• [Your assignment]: Would you please copy each line below that includes the string "Tragelaphus"?

══ Exercise materials ══

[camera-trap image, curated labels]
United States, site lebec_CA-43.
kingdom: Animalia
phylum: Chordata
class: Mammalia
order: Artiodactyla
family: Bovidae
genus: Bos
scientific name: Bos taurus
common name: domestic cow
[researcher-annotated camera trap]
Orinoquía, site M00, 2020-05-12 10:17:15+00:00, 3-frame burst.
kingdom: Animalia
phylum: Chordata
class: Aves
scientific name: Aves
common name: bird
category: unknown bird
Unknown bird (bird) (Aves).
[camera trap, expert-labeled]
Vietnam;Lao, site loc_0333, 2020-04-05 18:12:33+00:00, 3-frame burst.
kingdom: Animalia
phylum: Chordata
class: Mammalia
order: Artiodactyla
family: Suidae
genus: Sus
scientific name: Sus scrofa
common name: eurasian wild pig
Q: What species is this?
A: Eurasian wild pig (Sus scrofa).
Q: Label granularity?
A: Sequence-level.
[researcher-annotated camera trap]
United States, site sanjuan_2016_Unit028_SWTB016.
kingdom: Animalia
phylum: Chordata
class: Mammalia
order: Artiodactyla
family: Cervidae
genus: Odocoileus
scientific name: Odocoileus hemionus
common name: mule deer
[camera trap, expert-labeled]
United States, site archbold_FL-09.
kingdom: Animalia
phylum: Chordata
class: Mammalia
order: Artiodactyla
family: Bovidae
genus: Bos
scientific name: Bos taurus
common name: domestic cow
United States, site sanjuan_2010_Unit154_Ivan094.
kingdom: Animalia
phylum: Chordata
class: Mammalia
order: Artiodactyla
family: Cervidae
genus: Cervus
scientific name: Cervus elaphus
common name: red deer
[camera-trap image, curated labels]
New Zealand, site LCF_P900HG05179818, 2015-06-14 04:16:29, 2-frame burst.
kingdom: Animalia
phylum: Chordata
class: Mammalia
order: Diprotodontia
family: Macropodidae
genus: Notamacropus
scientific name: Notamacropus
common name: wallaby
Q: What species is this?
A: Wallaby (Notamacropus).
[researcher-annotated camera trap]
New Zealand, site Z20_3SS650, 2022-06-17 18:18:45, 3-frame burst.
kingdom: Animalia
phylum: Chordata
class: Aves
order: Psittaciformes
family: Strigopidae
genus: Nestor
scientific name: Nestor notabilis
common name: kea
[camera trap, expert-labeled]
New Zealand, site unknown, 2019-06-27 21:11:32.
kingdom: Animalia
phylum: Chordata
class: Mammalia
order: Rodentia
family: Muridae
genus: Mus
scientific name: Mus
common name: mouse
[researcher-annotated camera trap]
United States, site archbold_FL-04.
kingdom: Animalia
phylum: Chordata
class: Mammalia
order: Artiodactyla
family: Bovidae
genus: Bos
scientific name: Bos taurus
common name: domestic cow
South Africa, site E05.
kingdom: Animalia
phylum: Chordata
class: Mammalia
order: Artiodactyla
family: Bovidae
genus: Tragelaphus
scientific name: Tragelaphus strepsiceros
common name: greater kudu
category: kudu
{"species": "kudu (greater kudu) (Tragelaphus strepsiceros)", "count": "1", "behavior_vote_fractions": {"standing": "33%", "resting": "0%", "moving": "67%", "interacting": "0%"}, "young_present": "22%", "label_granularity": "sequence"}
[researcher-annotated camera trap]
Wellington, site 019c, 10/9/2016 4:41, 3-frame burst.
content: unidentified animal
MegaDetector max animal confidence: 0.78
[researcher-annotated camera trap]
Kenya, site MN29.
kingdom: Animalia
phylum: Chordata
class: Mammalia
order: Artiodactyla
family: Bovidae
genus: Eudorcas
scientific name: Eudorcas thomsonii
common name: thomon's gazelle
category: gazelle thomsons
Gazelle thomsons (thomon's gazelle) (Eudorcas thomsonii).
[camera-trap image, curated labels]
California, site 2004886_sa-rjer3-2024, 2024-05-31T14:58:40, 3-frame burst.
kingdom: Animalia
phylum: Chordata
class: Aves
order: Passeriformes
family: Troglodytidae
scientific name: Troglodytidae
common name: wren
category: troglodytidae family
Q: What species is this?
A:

═══

• [Solved exercise]:
genus: Tragelaphus
scientific name: Tragelaphus strepsiceros
{"species": "kudu (greater kudu) (Tragelaphus strepsiceros)", "count": "1", "behavior_vote_fractions": {"standing": "33%", "resting": "0%", "moving": "67%", "interacting": "0%"}, "young_present": "22%", "label_granularity": "sequence"}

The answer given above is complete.